貼りだされた写真を引き剥がす望月を。からかうまさみ(前田敦子さん)たち。
それを複雑な面持ちで愛想笑いをし胡麻化すしかない、荻野や、ゆか(伊藤沙莉さん)、片桐(藤原季節さん)、中澤(上杉柊平さん)たち。
すると、27歳の望月先生が教卓にラジカセを置いて話し出す。
「…皆さんもこれから10年たったら必ず27歳になります。私の今の年に必ずなります。その時皆さんが後悔することが私なんかより1つでも少ないことを、私は本気で願っています。」
話し終え、キリンジの『エイリアンズ』(作詞・作曲/堀込泰行 WARNER MUSIC JAPAN)のCDをラジカセで流す。
先生はそのまま学校を辞めたのだった。
そんな彼らのそれぞれの10年を追いかけた全8話が、生々しくて、切なくて、沁みる。(個人的には、#3、#5、#7あたりが好みかな)

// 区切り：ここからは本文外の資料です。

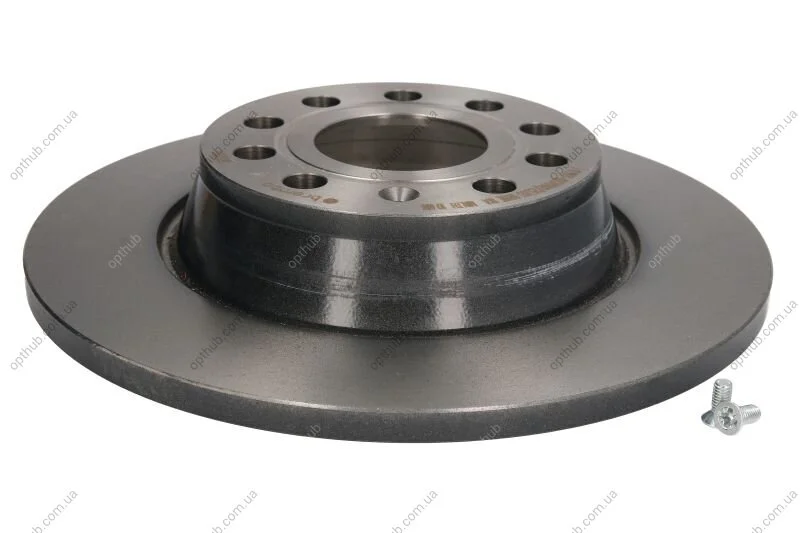 Диск гальмівний SKODA SUPERB, YETI, VW GOLF V, PASSAT задн. (вир-во) C.I.U BREMBO 08.A202.11 (фото 1)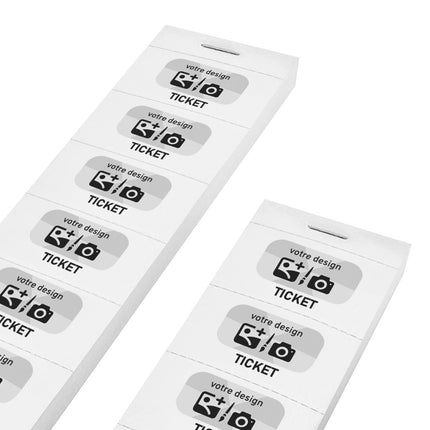 Carnet de tickets à personnaliser avec propre design - 1000 tickets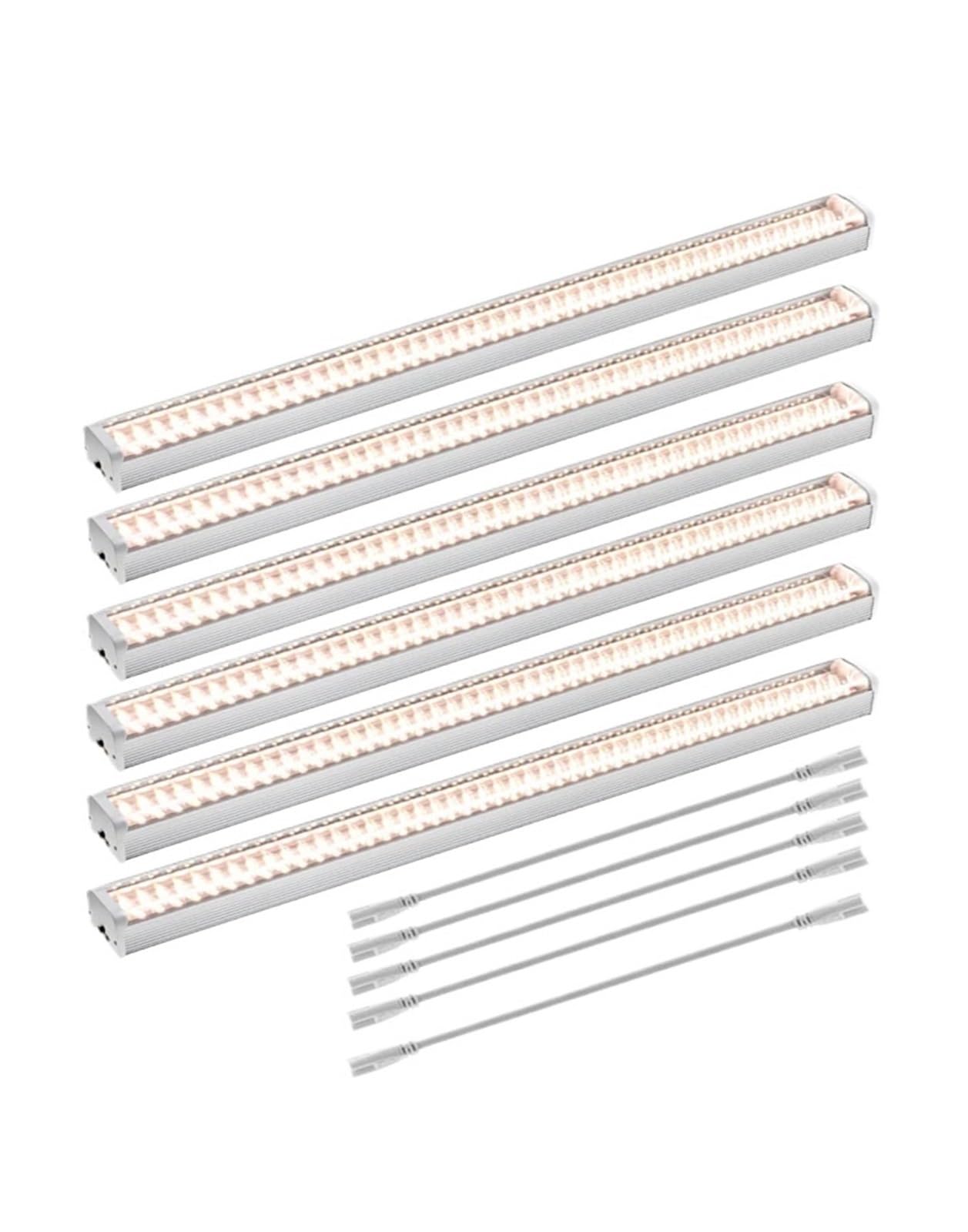 Oświetlenie LED do uprawy 25W X6 Sunshine Fullspectrum Różowe światło używane ogrodnictwa Wzrost roślin w pomieszczeniach Oświetlacz ogrodniczy(With timer,White 25W X 6)
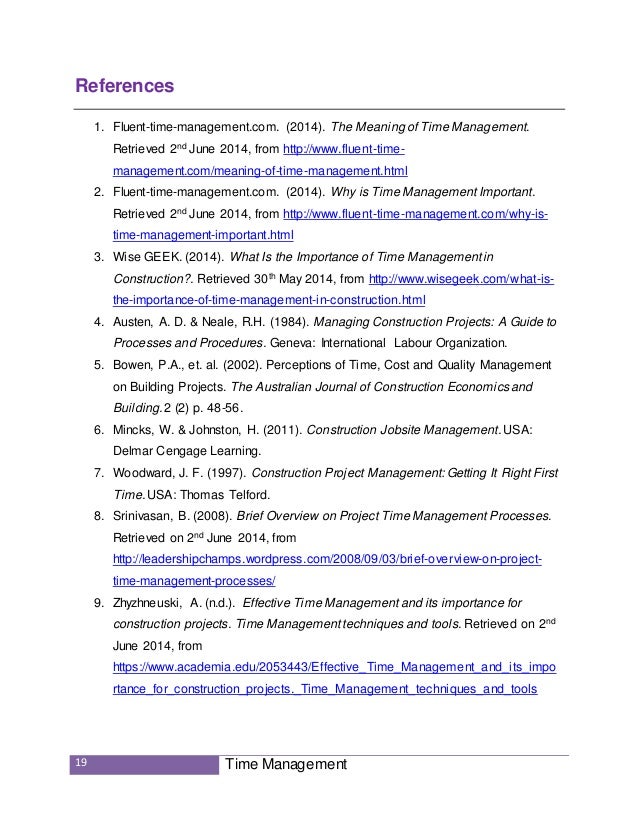 Assignment on time management image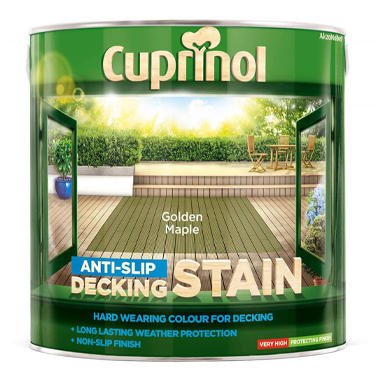 Cuprinol Anti-Slip Decking Stain GOLDEN MAPLE 2.5 Litre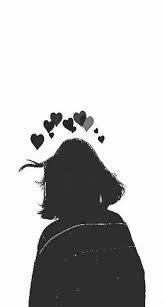 Anime Black And White Background Aesthetic Drawing Girl Back Paintings 62 Ideas Girl Wallpaper Cute Wallpapers Anime Wallpaper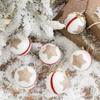 6pcs 6cm Christmas Tree Pendant Delicate Hanging Ornament Christmas Foam Ball Shopping Mall Scene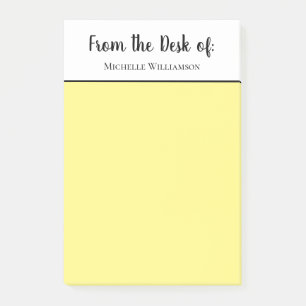Elegant Script Typography Stylish Yellow Post-it Notes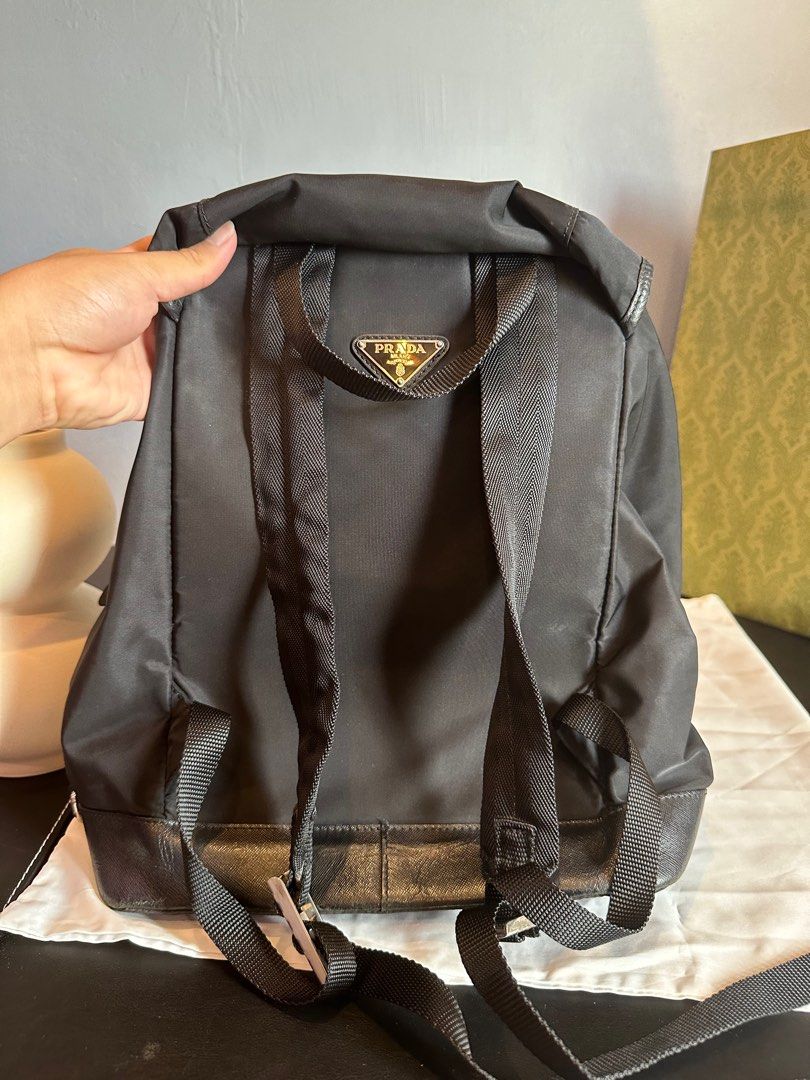 CAN NEGO PRADA Tessuto Drawstring Backpack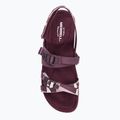Sandały damskie Merrell District 3 Backstrap Web burgundy 6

小島聖さん、木竜麻生さん、ふせえりさん、見上愛さん、黒田大輔さん、怒髪天さん、 アヤカ・ウィルソンさんなど、各話のゲストも素敵。
「#8 大切な人に聴かせたい歌はありますか?」がまた良い。
片桐の結婚式に集まった荻野、中澤、まさみたちは隣の式場の新婦があの時の望月先生であることに気づく。
ひとこと誤りたいと言い出す中澤や荻野に、めでたい日に?と止める片桐やまさみ。
式を終え、彼らの前を歩き去ろうとする望月に向けて、中澤は突然『エイリアンズ』を歌いかけ、荻野たちも声を合わせる。